Muito cedo neste processo, enquanto estava a ler bastante sobre história de arte para outro projeto, descobri um género de poesia francesa do século XVI, os blasons. Chamam-se blasons do corpo feminino. Fiquei surpreendido ao descobrir um género que me era totalmente desconhecido. Fiquei interessado por várias razões; uma delas é que estes poemas olham para um corpo e decidem dividi-lo em partes para lhes dedicar um poema. Por exemplo, uma mão, o nariz, um olho. Era algo novo na Europa: a visão de que o corpo podia ser dividido para ser observado, descrito, elogiado, cantado. Achei que era algo interessante porque, enquanto bailarinos, todos temos uma relação global com os nossos corpos, mas também, estamos habituados a trabalhar com uma perna, com uma mão. Por outro lado, através deste género de poesia, ficou muito claro de que forma a mentalidade ocidental evoluiu para que algumas pessoas pudessem olhar para o resto do mundo e para os restantes seres humanos, como objetos. Eram, de tal maneira, objetivados que podiam ser divididos em partes. Isso chamou-me à atenção ao trabalhar com uma companhia, em que os intérpretes são pessoas com deficiência, muitas vezes, objetificadas pela ciência, pelo público, por diferentes tipos de olhares.

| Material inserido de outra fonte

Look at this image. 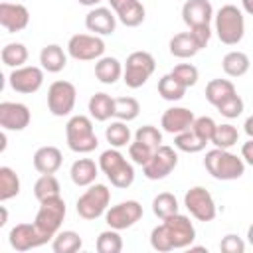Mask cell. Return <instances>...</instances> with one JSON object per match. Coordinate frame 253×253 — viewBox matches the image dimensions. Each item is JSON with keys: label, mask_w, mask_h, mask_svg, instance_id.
<instances>
[{"label": "cell", "mask_w": 253, "mask_h": 253, "mask_svg": "<svg viewBox=\"0 0 253 253\" xmlns=\"http://www.w3.org/2000/svg\"><path fill=\"white\" fill-rule=\"evenodd\" d=\"M194 239H196V229L190 217L182 213H174L162 219V223L156 225L150 233V245L158 253H168L172 249L190 247Z\"/></svg>", "instance_id": "obj_1"}, {"label": "cell", "mask_w": 253, "mask_h": 253, "mask_svg": "<svg viewBox=\"0 0 253 253\" xmlns=\"http://www.w3.org/2000/svg\"><path fill=\"white\" fill-rule=\"evenodd\" d=\"M204 166L215 180H237L245 174V160L227 148L217 146L206 152Z\"/></svg>", "instance_id": "obj_2"}, {"label": "cell", "mask_w": 253, "mask_h": 253, "mask_svg": "<svg viewBox=\"0 0 253 253\" xmlns=\"http://www.w3.org/2000/svg\"><path fill=\"white\" fill-rule=\"evenodd\" d=\"M213 20H215V34L221 43L237 45L243 40L245 20H243V12L237 6H233V4L221 6L217 10V14L213 16Z\"/></svg>", "instance_id": "obj_3"}, {"label": "cell", "mask_w": 253, "mask_h": 253, "mask_svg": "<svg viewBox=\"0 0 253 253\" xmlns=\"http://www.w3.org/2000/svg\"><path fill=\"white\" fill-rule=\"evenodd\" d=\"M65 136H67V146L73 152L87 154L93 152L99 146L97 134L93 130V123L85 115H75L67 121L65 125Z\"/></svg>", "instance_id": "obj_4"}, {"label": "cell", "mask_w": 253, "mask_h": 253, "mask_svg": "<svg viewBox=\"0 0 253 253\" xmlns=\"http://www.w3.org/2000/svg\"><path fill=\"white\" fill-rule=\"evenodd\" d=\"M99 168L111 180V184L115 188H128L134 182V168H132V164L126 162V158L117 148H109V150L101 152Z\"/></svg>", "instance_id": "obj_5"}, {"label": "cell", "mask_w": 253, "mask_h": 253, "mask_svg": "<svg viewBox=\"0 0 253 253\" xmlns=\"http://www.w3.org/2000/svg\"><path fill=\"white\" fill-rule=\"evenodd\" d=\"M65 202L61 196H55V198H47L43 202H40V210L36 213V227L47 237V239H53L63 223V217H65Z\"/></svg>", "instance_id": "obj_6"}, {"label": "cell", "mask_w": 253, "mask_h": 253, "mask_svg": "<svg viewBox=\"0 0 253 253\" xmlns=\"http://www.w3.org/2000/svg\"><path fill=\"white\" fill-rule=\"evenodd\" d=\"M109 202H111V190L105 184H91L89 190H85L79 196L75 210H77L79 217L91 221V219L101 217L107 211Z\"/></svg>", "instance_id": "obj_7"}, {"label": "cell", "mask_w": 253, "mask_h": 253, "mask_svg": "<svg viewBox=\"0 0 253 253\" xmlns=\"http://www.w3.org/2000/svg\"><path fill=\"white\" fill-rule=\"evenodd\" d=\"M154 69H156V61H154L152 53L132 51L126 57V63L123 69V81L126 83V87L138 89L148 81V77L154 73Z\"/></svg>", "instance_id": "obj_8"}, {"label": "cell", "mask_w": 253, "mask_h": 253, "mask_svg": "<svg viewBox=\"0 0 253 253\" xmlns=\"http://www.w3.org/2000/svg\"><path fill=\"white\" fill-rule=\"evenodd\" d=\"M77 101V89L69 81H53L47 89V109L53 117H67Z\"/></svg>", "instance_id": "obj_9"}, {"label": "cell", "mask_w": 253, "mask_h": 253, "mask_svg": "<svg viewBox=\"0 0 253 253\" xmlns=\"http://www.w3.org/2000/svg\"><path fill=\"white\" fill-rule=\"evenodd\" d=\"M67 53L77 61H93L103 57L105 42L95 34H75L67 42Z\"/></svg>", "instance_id": "obj_10"}, {"label": "cell", "mask_w": 253, "mask_h": 253, "mask_svg": "<svg viewBox=\"0 0 253 253\" xmlns=\"http://www.w3.org/2000/svg\"><path fill=\"white\" fill-rule=\"evenodd\" d=\"M184 206L190 211V215H194L198 221H211L217 215L215 202L204 186L190 188L184 196Z\"/></svg>", "instance_id": "obj_11"}, {"label": "cell", "mask_w": 253, "mask_h": 253, "mask_svg": "<svg viewBox=\"0 0 253 253\" xmlns=\"http://www.w3.org/2000/svg\"><path fill=\"white\" fill-rule=\"evenodd\" d=\"M178 166V154L172 146L160 144L154 154L150 156V160L142 166V172L148 180H162L168 174H172V170Z\"/></svg>", "instance_id": "obj_12"}, {"label": "cell", "mask_w": 253, "mask_h": 253, "mask_svg": "<svg viewBox=\"0 0 253 253\" xmlns=\"http://www.w3.org/2000/svg\"><path fill=\"white\" fill-rule=\"evenodd\" d=\"M142 217V206L136 200H126L117 206H111L105 211V221L113 229H128Z\"/></svg>", "instance_id": "obj_13"}, {"label": "cell", "mask_w": 253, "mask_h": 253, "mask_svg": "<svg viewBox=\"0 0 253 253\" xmlns=\"http://www.w3.org/2000/svg\"><path fill=\"white\" fill-rule=\"evenodd\" d=\"M8 83H10V87H12L16 93H22V95L36 93V91L43 85V69H40V67H36V65H22V67H16V69L10 73Z\"/></svg>", "instance_id": "obj_14"}, {"label": "cell", "mask_w": 253, "mask_h": 253, "mask_svg": "<svg viewBox=\"0 0 253 253\" xmlns=\"http://www.w3.org/2000/svg\"><path fill=\"white\" fill-rule=\"evenodd\" d=\"M32 121V113L24 103H0V126L4 130H24Z\"/></svg>", "instance_id": "obj_15"}, {"label": "cell", "mask_w": 253, "mask_h": 253, "mask_svg": "<svg viewBox=\"0 0 253 253\" xmlns=\"http://www.w3.org/2000/svg\"><path fill=\"white\" fill-rule=\"evenodd\" d=\"M8 237H10V245L16 251H30V249H36V247L49 241L36 227V223H18L16 227H12Z\"/></svg>", "instance_id": "obj_16"}, {"label": "cell", "mask_w": 253, "mask_h": 253, "mask_svg": "<svg viewBox=\"0 0 253 253\" xmlns=\"http://www.w3.org/2000/svg\"><path fill=\"white\" fill-rule=\"evenodd\" d=\"M30 24V12L24 4L18 2H2L0 4V26L10 32H22L24 28H28Z\"/></svg>", "instance_id": "obj_17"}, {"label": "cell", "mask_w": 253, "mask_h": 253, "mask_svg": "<svg viewBox=\"0 0 253 253\" xmlns=\"http://www.w3.org/2000/svg\"><path fill=\"white\" fill-rule=\"evenodd\" d=\"M213 18V8L210 0H186L182 6V20L188 28L210 26Z\"/></svg>", "instance_id": "obj_18"}, {"label": "cell", "mask_w": 253, "mask_h": 253, "mask_svg": "<svg viewBox=\"0 0 253 253\" xmlns=\"http://www.w3.org/2000/svg\"><path fill=\"white\" fill-rule=\"evenodd\" d=\"M109 4L126 28H136L144 22V6L140 0H109Z\"/></svg>", "instance_id": "obj_19"}, {"label": "cell", "mask_w": 253, "mask_h": 253, "mask_svg": "<svg viewBox=\"0 0 253 253\" xmlns=\"http://www.w3.org/2000/svg\"><path fill=\"white\" fill-rule=\"evenodd\" d=\"M194 113L186 107H170L164 111L162 115V128L164 132H170V134H178V132H184L188 128H192L194 125Z\"/></svg>", "instance_id": "obj_20"}, {"label": "cell", "mask_w": 253, "mask_h": 253, "mask_svg": "<svg viewBox=\"0 0 253 253\" xmlns=\"http://www.w3.org/2000/svg\"><path fill=\"white\" fill-rule=\"evenodd\" d=\"M85 26L89 32H93L95 36H109L115 32L117 28V16L109 10V8H93L87 16H85Z\"/></svg>", "instance_id": "obj_21"}, {"label": "cell", "mask_w": 253, "mask_h": 253, "mask_svg": "<svg viewBox=\"0 0 253 253\" xmlns=\"http://www.w3.org/2000/svg\"><path fill=\"white\" fill-rule=\"evenodd\" d=\"M63 156L57 146H42L34 154V168L40 174H55L61 168Z\"/></svg>", "instance_id": "obj_22"}, {"label": "cell", "mask_w": 253, "mask_h": 253, "mask_svg": "<svg viewBox=\"0 0 253 253\" xmlns=\"http://www.w3.org/2000/svg\"><path fill=\"white\" fill-rule=\"evenodd\" d=\"M97 172H99V166L91 158H79L71 164L69 176L75 186H91L97 178Z\"/></svg>", "instance_id": "obj_23"}, {"label": "cell", "mask_w": 253, "mask_h": 253, "mask_svg": "<svg viewBox=\"0 0 253 253\" xmlns=\"http://www.w3.org/2000/svg\"><path fill=\"white\" fill-rule=\"evenodd\" d=\"M40 63L47 73H59L67 65V55L61 45L49 43L40 51Z\"/></svg>", "instance_id": "obj_24"}, {"label": "cell", "mask_w": 253, "mask_h": 253, "mask_svg": "<svg viewBox=\"0 0 253 253\" xmlns=\"http://www.w3.org/2000/svg\"><path fill=\"white\" fill-rule=\"evenodd\" d=\"M170 53L174 57H180V59H188V57H194L198 51H200V45L198 42L194 40L192 32H180L176 34L172 40H170Z\"/></svg>", "instance_id": "obj_25"}, {"label": "cell", "mask_w": 253, "mask_h": 253, "mask_svg": "<svg viewBox=\"0 0 253 253\" xmlns=\"http://www.w3.org/2000/svg\"><path fill=\"white\" fill-rule=\"evenodd\" d=\"M123 75V65L117 57H99L95 63V77L105 83V85H113L121 79Z\"/></svg>", "instance_id": "obj_26"}, {"label": "cell", "mask_w": 253, "mask_h": 253, "mask_svg": "<svg viewBox=\"0 0 253 253\" xmlns=\"http://www.w3.org/2000/svg\"><path fill=\"white\" fill-rule=\"evenodd\" d=\"M89 115L99 121L105 123L111 117H115V99L107 93H95L89 99Z\"/></svg>", "instance_id": "obj_27"}, {"label": "cell", "mask_w": 253, "mask_h": 253, "mask_svg": "<svg viewBox=\"0 0 253 253\" xmlns=\"http://www.w3.org/2000/svg\"><path fill=\"white\" fill-rule=\"evenodd\" d=\"M235 85L229 79H211L206 85V99L208 103H211L213 107H217L221 101H225L227 97L235 95Z\"/></svg>", "instance_id": "obj_28"}, {"label": "cell", "mask_w": 253, "mask_h": 253, "mask_svg": "<svg viewBox=\"0 0 253 253\" xmlns=\"http://www.w3.org/2000/svg\"><path fill=\"white\" fill-rule=\"evenodd\" d=\"M221 67L229 77H241L249 71V57L243 51H229L221 59Z\"/></svg>", "instance_id": "obj_29"}, {"label": "cell", "mask_w": 253, "mask_h": 253, "mask_svg": "<svg viewBox=\"0 0 253 253\" xmlns=\"http://www.w3.org/2000/svg\"><path fill=\"white\" fill-rule=\"evenodd\" d=\"M83 247V239L77 231H57V235L51 241V249L53 253H75Z\"/></svg>", "instance_id": "obj_30"}, {"label": "cell", "mask_w": 253, "mask_h": 253, "mask_svg": "<svg viewBox=\"0 0 253 253\" xmlns=\"http://www.w3.org/2000/svg\"><path fill=\"white\" fill-rule=\"evenodd\" d=\"M186 85L180 83L172 73L164 75L158 79V95L164 99V101H180L184 95H186Z\"/></svg>", "instance_id": "obj_31"}, {"label": "cell", "mask_w": 253, "mask_h": 253, "mask_svg": "<svg viewBox=\"0 0 253 253\" xmlns=\"http://www.w3.org/2000/svg\"><path fill=\"white\" fill-rule=\"evenodd\" d=\"M105 138L113 148H121L130 144V128L126 126L125 121H113L105 128Z\"/></svg>", "instance_id": "obj_32"}, {"label": "cell", "mask_w": 253, "mask_h": 253, "mask_svg": "<svg viewBox=\"0 0 253 253\" xmlns=\"http://www.w3.org/2000/svg\"><path fill=\"white\" fill-rule=\"evenodd\" d=\"M20 194V178L10 166L0 168V200L6 202Z\"/></svg>", "instance_id": "obj_33"}, {"label": "cell", "mask_w": 253, "mask_h": 253, "mask_svg": "<svg viewBox=\"0 0 253 253\" xmlns=\"http://www.w3.org/2000/svg\"><path fill=\"white\" fill-rule=\"evenodd\" d=\"M59 190H61L59 182H57V178L53 174H42L34 184V196H36L38 202H43L47 198L59 196Z\"/></svg>", "instance_id": "obj_34"}, {"label": "cell", "mask_w": 253, "mask_h": 253, "mask_svg": "<svg viewBox=\"0 0 253 253\" xmlns=\"http://www.w3.org/2000/svg\"><path fill=\"white\" fill-rule=\"evenodd\" d=\"M0 57H2V63L4 65H8V67H22L26 61H28V47L24 45V43H6L4 47H2V53H0Z\"/></svg>", "instance_id": "obj_35"}, {"label": "cell", "mask_w": 253, "mask_h": 253, "mask_svg": "<svg viewBox=\"0 0 253 253\" xmlns=\"http://www.w3.org/2000/svg\"><path fill=\"white\" fill-rule=\"evenodd\" d=\"M152 211H154V215L160 217V219H166V217L178 213V200H176V196L170 194V192L158 194V196L152 200Z\"/></svg>", "instance_id": "obj_36"}, {"label": "cell", "mask_w": 253, "mask_h": 253, "mask_svg": "<svg viewBox=\"0 0 253 253\" xmlns=\"http://www.w3.org/2000/svg\"><path fill=\"white\" fill-rule=\"evenodd\" d=\"M237 140H239V130L231 123H223V125L215 126L211 144L217 146V148H227L229 150L233 144H237Z\"/></svg>", "instance_id": "obj_37"}, {"label": "cell", "mask_w": 253, "mask_h": 253, "mask_svg": "<svg viewBox=\"0 0 253 253\" xmlns=\"http://www.w3.org/2000/svg\"><path fill=\"white\" fill-rule=\"evenodd\" d=\"M174 146L178 148V150H182V152H200V150H204L206 148V142L192 130V128H188V130H184V132H178V134H174Z\"/></svg>", "instance_id": "obj_38"}, {"label": "cell", "mask_w": 253, "mask_h": 253, "mask_svg": "<svg viewBox=\"0 0 253 253\" xmlns=\"http://www.w3.org/2000/svg\"><path fill=\"white\" fill-rule=\"evenodd\" d=\"M138 113H140V105H138V101L134 97H119V99H115V117L119 121H125V123L134 121L138 117Z\"/></svg>", "instance_id": "obj_39"}, {"label": "cell", "mask_w": 253, "mask_h": 253, "mask_svg": "<svg viewBox=\"0 0 253 253\" xmlns=\"http://www.w3.org/2000/svg\"><path fill=\"white\" fill-rule=\"evenodd\" d=\"M97 251L99 253H121L123 249V239L119 235V229H107V231H101L99 237H97V243H95Z\"/></svg>", "instance_id": "obj_40"}, {"label": "cell", "mask_w": 253, "mask_h": 253, "mask_svg": "<svg viewBox=\"0 0 253 253\" xmlns=\"http://www.w3.org/2000/svg\"><path fill=\"white\" fill-rule=\"evenodd\" d=\"M134 140H138L150 148H158L162 144V132L152 125H144L134 132Z\"/></svg>", "instance_id": "obj_41"}, {"label": "cell", "mask_w": 253, "mask_h": 253, "mask_svg": "<svg viewBox=\"0 0 253 253\" xmlns=\"http://www.w3.org/2000/svg\"><path fill=\"white\" fill-rule=\"evenodd\" d=\"M215 109H217V111H219V115H221V117H225V119H237V117L243 113V99L235 93V95L227 97L225 101H221Z\"/></svg>", "instance_id": "obj_42"}, {"label": "cell", "mask_w": 253, "mask_h": 253, "mask_svg": "<svg viewBox=\"0 0 253 253\" xmlns=\"http://www.w3.org/2000/svg\"><path fill=\"white\" fill-rule=\"evenodd\" d=\"M215 121L211 119V117H198V119H194V125H192V130L208 144V142H211V138H213V132H215Z\"/></svg>", "instance_id": "obj_43"}, {"label": "cell", "mask_w": 253, "mask_h": 253, "mask_svg": "<svg viewBox=\"0 0 253 253\" xmlns=\"http://www.w3.org/2000/svg\"><path fill=\"white\" fill-rule=\"evenodd\" d=\"M180 83H184L186 87H192L198 83V67H194L192 63H178L172 71H170Z\"/></svg>", "instance_id": "obj_44"}, {"label": "cell", "mask_w": 253, "mask_h": 253, "mask_svg": "<svg viewBox=\"0 0 253 253\" xmlns=\"http://www.w3.org/2000/svg\"><path fill=\"white\" fill-rule=\"evenodd\" d=\"M154 150H156V148H150V146H146V144H142V142H138V140H132V142L128 144V156H130L132 162L138 164V166H144V164L150 160V156L154 154Z\"/></svg>", "instance_id": "obj_45"}, {"label": "cell", "mask_w": 253, "mask_h": 253, "mask_svg": "<svg viewBox=\"0 0 253 253\" xmlns=\"http://www.w3.org/2000/svg\"><path fill=\"white\" fill-rule=\"evenodd\" d=\"M219 249H221L223 253H243V251H245V241H243L239 235H235V233H227V235L221 239Z\"/></svg>", "instance_id": "obj_46"}, {"label": "cell", "mask_w": 253, "mask_h": 253, "mask_svg": "<svg viewBox=\"0 0 253 253\" xmlns=\"http://www.w3.org/2000/svg\"><path fill=\"white\" fill-rule=\"evenodd\" d=\"M190 32H192L194 40L198 42L200 49H204V47L208 45L210 38H211V28H210V26H198V28H190Z\"/></svg>", "instance_id": "obj_47"}, {"label": "cell", "mask_w": 253, "mask_h": 253, "mask_svg": "<svg viewBox=\"0 0 253 253\" xmlns=\"http://www.w3.org/2000/svg\"><path fill=\"white\" fill-rule=\"evenodd\" d=\"M241 158L245 160V164L253 166V138H249L247 142H243V146H241Z\"/></svg>", "instance_id": "obj_48"}, {"label": "cell", "mask_w": 253, "mask_h": 253, "mask_svg": "<svg viewBox=\"0 0 253 253\" xmlns=\"http://www.w3.org/2000/svg\"><path fill=\"white\" fill-rule=\"evenodd\" d=\"M243 130H245V134H247L249 138H253V115L245 119V125H243Z\"/></svg>", "instance_id": "obj_49"}, {"label": "cell", "mask_w": 253, "mask_h": 253, "mask_svg": "<svg viewBox=\"0 0 253 253\" xmlns=\"http://www.w3.org/2000/svg\"><path fill=\"white\" fill-rule=\"evenodd\" d=\"M241 6H243V10H245L247 14L253 16V0H241Z\"/></svg>", "instance_id": "obj_50"}, {"label": "cell", "mask_w": 253, "mask_h": 253, "mask_svg": "<svg viewBox=\"0 0 253 253\" xmlns=\"http://www.w3.org/2000/svg\"><path fill=\"white\" fill-rule=\"evenodd\" d=\"M6 219H8V211H6V208L2 206V208H0V227L6 225Z\"/></svg>", "instance_id": "obj_51"}, {"label": "cell", "mask_w": 253, "mask_h": 253, "mask_svg": "<svg viewBox=\"0 0 253 253\" xmlns=\"http://www.w3.org/2000/svg\"><path fill=\"white\" fill-rule=\"evenodd\" d=\"M79 4H83V6H95V4H99V2H103V0H77Z\"/></svg>", "instance_id": "obj_52"}, {"label": "cell", "mask_w": 253, "mask_h": 253, "mask_svg": "<svg viewBox=\"0 0 253 253\" xmlns=\"http://www.w3.org/2000/svg\"><path fill=\"white\" fill-rule=\"evenodd\" d=\"M247 241L253 245V223L249 225V229H247Z\"/></svg>", "instance_id": "obj_53"}, {"label": "cell", "mask_w": 253, "mask_h": 253, "mask_svg": "<svg viewBox=\"0 0 253 253\" xmlns=\"http://www.w3.org/2000/svg\"><path fill=\"white\" fill-rule=\"evenodd\" d=\"M0 140H2V144H0V150H4V148H6V134H4V132L0 134Z\"/></svg>", "instance_id": "obj_54"}]
</instances>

Foi um processo conceptual. Normalmente, vem-se ver a Dançando com a Diferença para se ficar surpreendido, espantado com o que os intérpretes podem ser. Pagamos um bilhete para ver bailarinos com deficiência. É tão fora do comum e tão arrebatador, que é verdade. Mas queria reverter isso e dizer-lhes como pode ser: “Vocês, intérpretes, usam o palco não apenas para serem vistos, mas como um lugar onde podem olhar para o mundo, para o público. Onde vocês estão, no palco, também é um lugar de conhecimento. O que aprendem? O que é que sabem? Para onde olham quando as pessoas vos observam? A relação não pode ser unilateral. Pode ser que nem todos os públicos do Porto fiquem encantados em ver-vos. Também tem a ver convosco. Que tipo de poder vos dá observar as pessoas a observar-vos?”    
De certa maneira, usamos os blasons para alimentar este processo de reversão do olhar.

Sente-se também um poeta neste projeto, em particular?

Acho que os poetas são os intérpretes. Mas eu não concordo com a ideologia subjacente aos blasons. Discordo do facto de eles [os poetas] se sentirem tão confiantes ao ponto de objetivarem tudo. O lado interessante é conectar-se com o sentido de poder (talvez, um poder abusivo) que esses poetas tinham. Agora, são os intérpretes que observam e tentam conectar-se com o mundo envolvente, de forma a poderem produzir poemas breves com os próprios corpos (se assim quiserem).